** Textauszug **
/---

Interview Matthias Berlit und Ludger Schuh – Vom Elfenbeinturm bis zur Werkshalle

Matthias Berlit und Ludger Schuh,

Software, die mitdenkt, trifft im Gegensatz zu administrativen Programmen eigenständig intelligente Planungs- und Dispositionsentscheidungen. Das Softwarehaus INFORM Institut für Operations Research und Management GmbH in Aachen entwickelt Lösungen mit Entscheidungsintelligenz, die mit mathematischen Optimierungsalgorithmen und Fuzzy Logic Geschäftsprozesse aus den verschiedensten Branchen optimieren. Matthias Berlit, Leiter des Geschäftsbereichs Industrielogistik und Healthcare Management, sowie Ludger Schuh, Leiter des Geschäftsbereichs Inventory und Supply Chain, stellen das Unternehmen vor.

Software, die mitdenkt, Herr Schuh, das hört sich eher wissenschaftlich-akademisch an. Liegen dort ihre Wurzeln?

Ludger Schuh: In der Tat. 1969 gründete Professor Hans-Jürgen Zimmermann das Institut für Operations Research mit dem Ziel, wissenschaftliche Theorien und Hintergründe auch in die Praxis umzusetzen. Seit Mitte der 80er Jahre haben wir ein stetes dynamisches Wachstum von etwa 22 Prozent im Jahr, der Anteil der Auslandsprojekte liegt inzwischen bei über 50 Prozent. Wir beschäftigen heute über 550 Mitarbeiter aus 30 Nationen.

Worin bestanden denn die ersten Aufgabenstellungen, mit denen alles angefangen hat? Gab es typische Probleme oder Lösungen?

Ludger Schuh: Es drehte sich um Themen verschiedenster Art, bei denen Optimierungspotenziale gesehen wurden. Das ging bis zur Optimierung von Mischungsverhältnissen in Sektkellereien. Konzentriert haben wir uns aber auf bestimmte standardisierbare Problemstellungen, die schließlich auch Auslöser für unser Wachstum wurden. Dazu gehörten die innerbetriebliche Transportoptimierung und die Stichprobeninventur, das waren unsere beiden ersten Standardsysteme, aus denen sich alles entwickelt hat.

Matthias Berlit: Nach und nach sind wir zur Weiterentwicklung der Standards übergegangen und haben auch Support und Maintenance angeboten. Daraus sind heute sechs Geschäftsbereiche für die verschiedensten Branchen geworden. Herr Schuh vertritt den Bereich Inventory und Supply Chain, ich bin für die Industrielogistik und das Healthcare Management zuständig, dann fehlen noch die Kollegen für den Bereich Logistik allgemein. Die Kollegen vom Aviation-Bereich beschäftigen sich weltweit mit Airport-Resource-Management-Systemen und sind zurzeit an über 150 Flughäfen präsent. Der Bereich Produktion beschäftigt sich vor allem mit Produktionsplanungssystemen und bei Risk and Fraud dreht sich alles um Risikobekämpfung und Betrugserkennung im Versicherungs- und Bankengeschäft.

\---

** Analysedaten **
/---

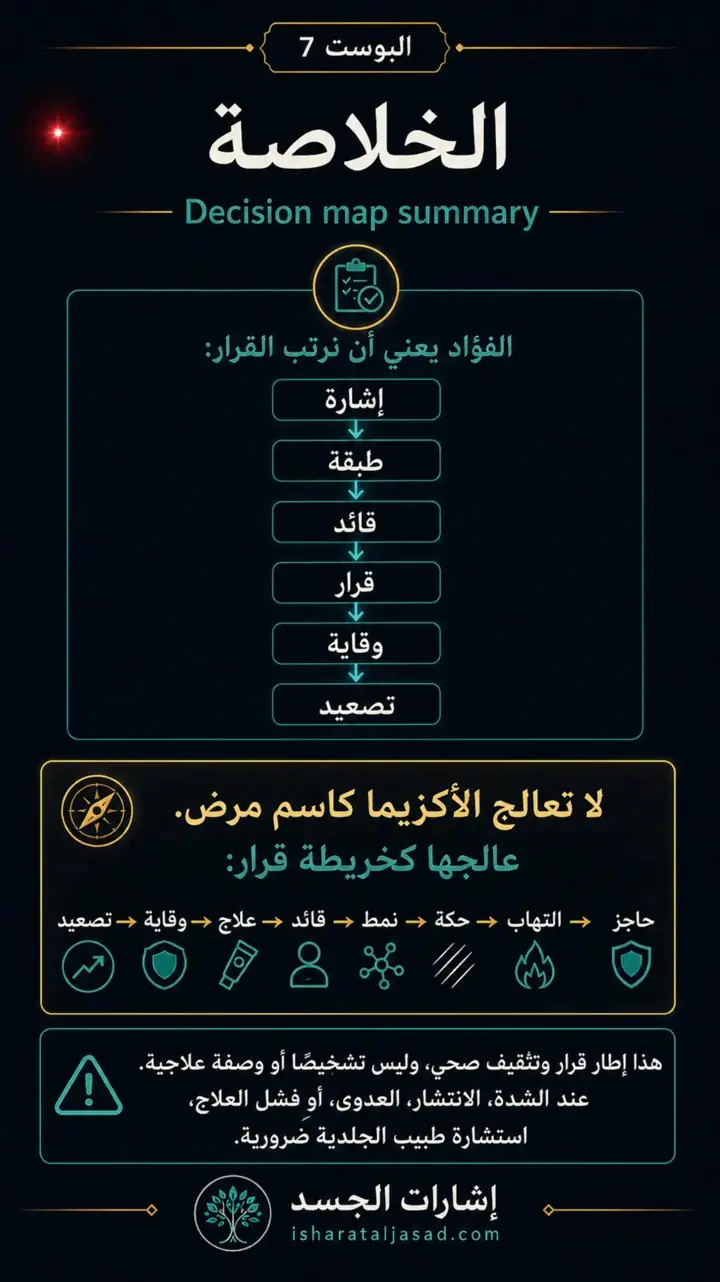 البوست 7

الخلاصة

Decision map summary

الفؤاد يعني أن نرتب القرار:

إشارة
طبقة
قائد
قرار
وقاية
تصعيد

لا تعالج الأكزيما كاسم مرض.
عالجها كخريطة قرار:

حاجز ← التهاب ← حكة ← نمط ← قائد ← علاج ← وقاية ← تصعيد

هذا إطار قرار وتثقيف صحي، وليس تشخيصًا أو وصفة علاجية.
عند الشدة، الانتشار، العدوى، أو فشل العلاج،
استشارة طبيب الجلدية ضرورية.

إشارات الجسد
isharataljasad.com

\---

** Arbeitsauftrag **
Beantworten Sie anhand des Textauszugs über das Softwarehaus INFORM diese Fragen:
(a) In welchem Jahr gründete Professor Hans-Jürgen Zimmermann das Institut für Operations Research?
(b) Welches waren die beiden ersten Standardsysteme des Unternehmens?
(c) An wie vielen Flughäfen ist der Aviation-Bereich zurzeit präsent?
Die Datensätze haben mit dem Textauszug nichts zu tun.

** Lösung **
(a) 1969
(b) Die innerbetriebliche Transportoptimierung und die Stichprobeninventur
(c) An über 150 Flughäfen